La rupture tonitruante entre le président états-unien et son ange de la mort, Elon Musk, met en évidence le terme bromance, largement utilisé dans les médias. Bien entendu, aucun effort de traduction, de ce côté-ci de l’Atlantique comme en Europe.

Il s’agit (d’un autre) mot-valise de l’anglais, issu de brother et de romance. Donc, une idylle entre frères, sans connotation sexuelle.

Le terme se voit dans d’autres sphères que la politique. Dans le merveilleux monde du tennis, on a évoqué une bromance entre Nick Kyrgios et Nolan Djokovic, lorsqu’ils se sont affrontés en finale de Winbledon. Les deux hommes se détestaient mais ont appris à se connaitre en s’affrontant pour le championnat.

Bromance n’est pas simple à traduire, car le français est moins friand de mots-valises que l’anglais. Les solutions suivantes sont néanmoins envisageables.

  • Amitié virile
  • Copinage
  • Belle amitié
  • Amitié fraternelle
  • Complicité fraternelle
  • Relation étroite

Malheureusement, notre paresse collective et la fascination envers l’anglais auront probablement le dessus sur toutes les suggestions, si créatives soient-elles.

Lunatique

Certains qualifient parfois le locataire de la Maison-Blanche de lunatique. Ont-ils raison? Ou bien s’agit-il d’un autre anglicisme insidieux?
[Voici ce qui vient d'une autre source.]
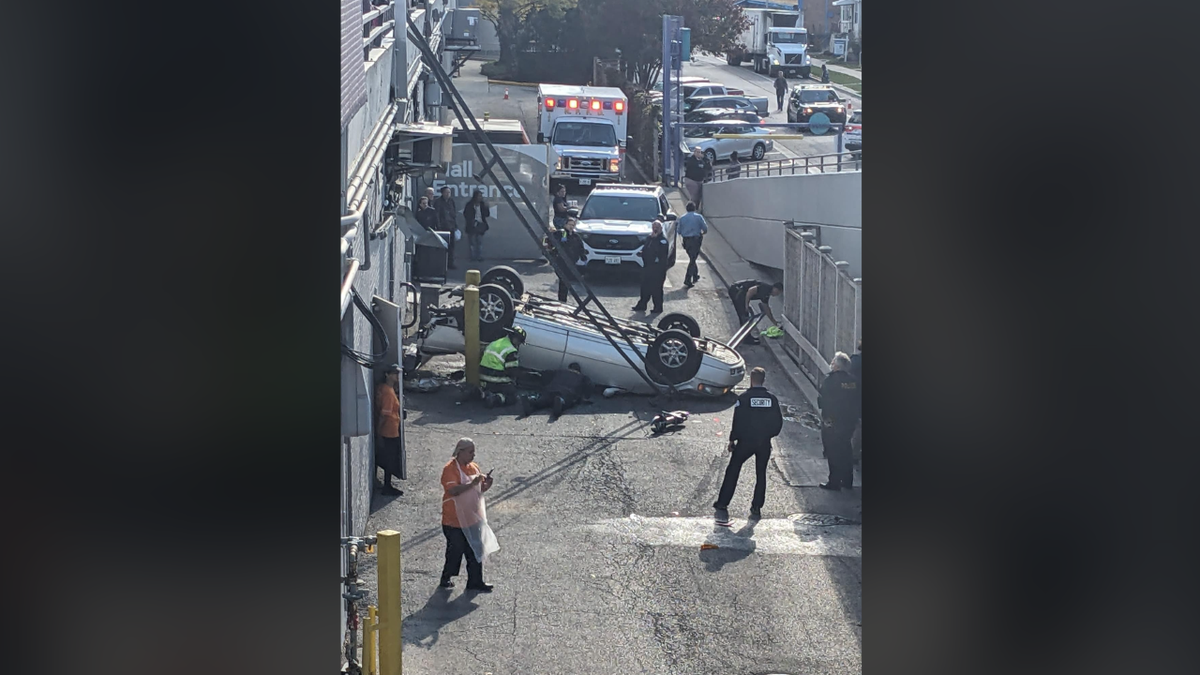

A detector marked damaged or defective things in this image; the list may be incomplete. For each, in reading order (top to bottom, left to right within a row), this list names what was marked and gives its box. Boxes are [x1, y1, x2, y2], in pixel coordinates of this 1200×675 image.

La réponse appelle des nuances.

Si l’on s’en tient à la définition classique des dictionnaires, on peut dire que le président états-unien est d’humeur changeante, qu’il est versatile, au sens français du terme. Bref, tout le contraire d’une personne constante.

Souvent, on emploie le terme lunatique au sens de « cinglé ». C’est ici que nous glissons insidieusement vers l’anglais… mais pas tout à fait.

Le premier sens de lunatic est celui d’une personne dangereuse et stupide. Ce qui rejoint le titre d’un ouvrage du journaliste Normand Lester sur les États-Unis. En anglais, le terme est très fort, comme on le voit.

Par conséquent, traiter le président de lunatique, au sens de fou à lier, est quelque peu excessif en français.

Mais encore…

Car l’anglais a emprunté au français le sens originel du mot en question. Il suffit de consulter le Trésor de la langue française pour s’en convaincre. Si le premier sens donné est : « Qui est influencé par la lune… » le second est sans équivoque : « Qui est atteint de folie. »

Ce qui rejoint le sens anglais.

Les dictionnaires modernes s’en tiennent plutôt à la définition douce de lunatique et c’est pourquoi on devrait utiliser ce mot avec prudence. N’oublions pas qu’il existe des expressions imagées pour qualifier une personne qui n’a pas toutes ses facultés mentales. « Il lui manque des boulons. » étant l’une d’entre elles.

Au Québec, on peut recenser les expressions suivantes : colon, épais, moron, habitant, niaiseux, dur de comprenure, niochon, pas épais dans le plus mince, sans dessein. La matière abonde. Ceux qui veulent approfondir leur vocabulaire visiteront le site suivant.

La plus savoureuse vient toutefois de l’allemand : Il n’a pas toutes ses tasses dans l’armoire. J’adore.